The James Randi Educational Foundation and Women Thinking, Inc. have come together for an opinion survey aimed at better understanding the spread of the unfounded “vaccine panic” that prevents some parents from getting important immunizations for their children. The project, Immunization: Myths, Misconceptions, and Misinformation, explores better ways to communicate a “vaccine-positive” message.

 "Vaccine misconceptions have been running rampant, which should not only be concerning to science advocates but to parents and the greater public," said WTinc President Louise Kellar. "Previously it had been unclear which misconceptions had been taking a toll on parents. Through this survey that the JREF funded, we hope that that science advocates and educators will be able to focus their outreach efforts, thereby helping children have the best start in life and hopefully saving some lives in the process.”

The joint project is an opinion survey that includes data from hundreds of parents of young children. The survey data was collected by volunteers at events where parents may be especially vulnerable to “anti-vaccine” messages. The JREF and Women Thinking, Inc. is happy to make the results freely available to public health and science advocates to help inform their efforts to support childhood immunity.

“There are some provocative conclusions that may be drawn from the survey data,” said JREF President D.J. Grothe. “Although the scientific community has done a good job refuting the misinformation of the most vocal anti-scientific anti-vaccine campaigners, the survey data suggests that most parents do understand the importance of ‘herd immunity,’ but just consider this a greater risk than possible harm to their children coming from vaccination. We hope the information from the survey will help science educators and activists better understand parents’ concerns in order to help them make the healthiest choices regarding childhood immunity from dangerous diseases.”  

The JREF-WTinc survey, conducted over the last two years and released to the public today, aims to help science advocates fill gaps in the public’s understanding of the vaccine panic. The opinion survey asked specific questions about parents’ beliefs and fears about immunization, their media consumption, and their conversations with friends, family, and doctors. From the report: “The most effective anti-vaccination arguments are those that induce fear in parents by naming frightening ingredients and by greatly exaggerating the risks of vaccinations. The best pro-vaccination arguments were those that focused on a good-parenting message, such as suggesting that not immunizing your child is equivalent to putting them in a car without a car seat.” 

You may download a copy of Immunization: Myths, Misconceptions, and Misinformation here

Background on the Vaccine Panic

In 1998, Andrew Wakefield published a paper describing his research—secretly funded by lawyers planning to sue vaccine manufacturers which purported to find evidence linking one childhood vaccine with autism. Even though the British General Medical Council found that Wakefield had falsified his data, the British Medical Journal exposed his work as an “elaborate fraud,” and other research has shown no correlation between vaccines and autism, an unfounded fear of vaccines still persists. Media personalities like Jenny McCarthy have used their celebrity to urge parents to avoid immunizations for their children, and authors and publishers are still profiting by selling anti-vaccine books to parents. Immunization rates have dropped, and there have been new deadly outbreaks of preventable diseases such as measles, whooping cough, and haemophilus influenzae type b, which were all but eradicated 15 years ago. Although most parents are still immunizing their children, a significant minority are delaying immunizations or skipping all immunizations except those required by law for children to attend public school.

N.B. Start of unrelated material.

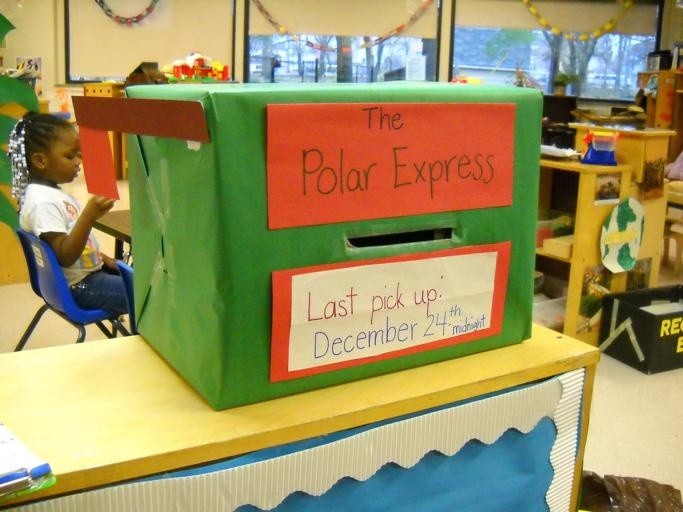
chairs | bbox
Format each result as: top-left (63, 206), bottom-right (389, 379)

About Women Thinking, Inc.

Women Thinking, Inc. (WTinc) brings science, skepticism and critical thinking to the women of the Midwest. WTinc’s Hug Me! I’m Vaccinated campaign aims to educate new and expecting parents, and the population in general, about the benefits and importance of having themselves and their children vaccinated by countering the misinformation and pseudoscience being promoted against vaccines.

About the JREF

The James Randi Educational Foundation (JREF) was founded in 1996 to promote critical thinking by reaching out to the public and media with reliable information about paranormal and pseudoscientific ideas so widespread in our society today. The JREF’s Science Based Medicine project works to provide the public with reliable information about unproven alternative medical practices and dangerous medical myths. The JREF offers a still-unclaimed million-dollar reward for anyone who can produce evidence of paranormal abilities or certain pseudoscientific phenomena under controlled conditions. Through innovative resources for educators, free educational content online, and seminars and events, the JREF works to promote critical thinking and skepticism about harmful paranormal and pseudoscientific beliefs.